Visitor Acquisition, Retention, and Attrition, Using BigQuery and a Simple Data Model

Written by Hazem Mahsou and originally posted on e-nor.com/blog

It’s a well-known fact in business that retaining your existing clients is easier and less expensive than acquiring new ones. Nevertheless, marketers put a lot of focus on acquiring new clients. In the Google Analytics web interface, there are many reports to analyze acquisition of new site users and how they reached the site. After all, one of GA’s earliest purposes was measuring the performance of online ads.

But what about retention and attrition? Frankly, measuring retention and attrition is hard compared to measuring acquisition, but we’ll take on the challenge below.

Attrition or Churn?
Some prefer to use the term “churn rate” while others prefer to use “attrition rate”. Churn may imply replacing leaving clients by newly acquired ones.

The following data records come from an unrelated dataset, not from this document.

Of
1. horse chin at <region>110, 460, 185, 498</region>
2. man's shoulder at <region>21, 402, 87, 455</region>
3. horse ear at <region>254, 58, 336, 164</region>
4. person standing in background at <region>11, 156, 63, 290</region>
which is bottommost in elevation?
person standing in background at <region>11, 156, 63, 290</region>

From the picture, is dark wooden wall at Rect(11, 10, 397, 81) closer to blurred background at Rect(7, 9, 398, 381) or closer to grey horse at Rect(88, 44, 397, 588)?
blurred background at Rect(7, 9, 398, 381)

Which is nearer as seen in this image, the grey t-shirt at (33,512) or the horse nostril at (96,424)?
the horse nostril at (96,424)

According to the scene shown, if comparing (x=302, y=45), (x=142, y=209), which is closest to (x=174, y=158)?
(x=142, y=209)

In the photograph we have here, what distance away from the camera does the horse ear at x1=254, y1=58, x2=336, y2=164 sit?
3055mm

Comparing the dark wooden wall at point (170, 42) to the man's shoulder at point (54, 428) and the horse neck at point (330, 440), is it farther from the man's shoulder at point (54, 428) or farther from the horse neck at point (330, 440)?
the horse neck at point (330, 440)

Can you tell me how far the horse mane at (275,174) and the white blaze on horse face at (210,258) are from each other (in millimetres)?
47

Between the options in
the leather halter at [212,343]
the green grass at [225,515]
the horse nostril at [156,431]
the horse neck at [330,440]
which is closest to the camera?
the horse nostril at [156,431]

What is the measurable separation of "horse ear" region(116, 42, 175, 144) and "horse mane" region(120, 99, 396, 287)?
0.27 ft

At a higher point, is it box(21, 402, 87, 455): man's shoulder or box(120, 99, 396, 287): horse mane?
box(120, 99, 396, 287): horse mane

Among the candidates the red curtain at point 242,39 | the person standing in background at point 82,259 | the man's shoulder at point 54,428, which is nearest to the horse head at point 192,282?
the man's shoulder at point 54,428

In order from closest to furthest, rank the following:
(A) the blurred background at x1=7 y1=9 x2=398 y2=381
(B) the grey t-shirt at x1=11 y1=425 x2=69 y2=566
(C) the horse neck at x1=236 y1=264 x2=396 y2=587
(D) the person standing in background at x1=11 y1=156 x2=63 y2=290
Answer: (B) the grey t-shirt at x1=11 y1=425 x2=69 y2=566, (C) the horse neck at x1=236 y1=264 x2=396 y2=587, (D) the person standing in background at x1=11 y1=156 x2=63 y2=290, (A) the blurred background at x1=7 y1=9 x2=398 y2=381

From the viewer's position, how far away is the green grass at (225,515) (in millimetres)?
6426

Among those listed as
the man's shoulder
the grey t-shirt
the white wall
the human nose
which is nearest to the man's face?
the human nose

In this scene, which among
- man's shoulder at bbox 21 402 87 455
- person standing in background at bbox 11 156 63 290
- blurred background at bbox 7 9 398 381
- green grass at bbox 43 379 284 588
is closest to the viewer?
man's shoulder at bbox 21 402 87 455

In this article, we will use the term “attrition rate”.

In a previous post, we relied on BigQuery’s capabilities to join data from different tables in ways that are not possible in the Google Analytics interface. The process that we follow below goes into deeper analysis.

Exploratory Data Analysis

In this post, we will discuss using BigQuery’s capabilities to measure acquisition, retention, and attrition, in ways completely different from the Google Analytics web interface.

Broadly speaking, we’ll use exploratory data analysis: a series of queries that will progressively allow us to refine and deepen an initial observation and reach an actionable conclusion. More specifically, we’ll start with a data point in one query — Twitter is generating the highest retention rate, as we define it — and proceed with additional queries until we determine that the social media team in our example should maintain the same level of tweeting through the year.

Attrition/Retention Rates by Traffic Source

We’ll start with a simple data model. We will then write a series of queries that reveal different aspects of retention and attrition, such as the table below, until we achieve an actionable insight for our marketing team (i.e., they need to maintain a consistent level of tweeting through the year).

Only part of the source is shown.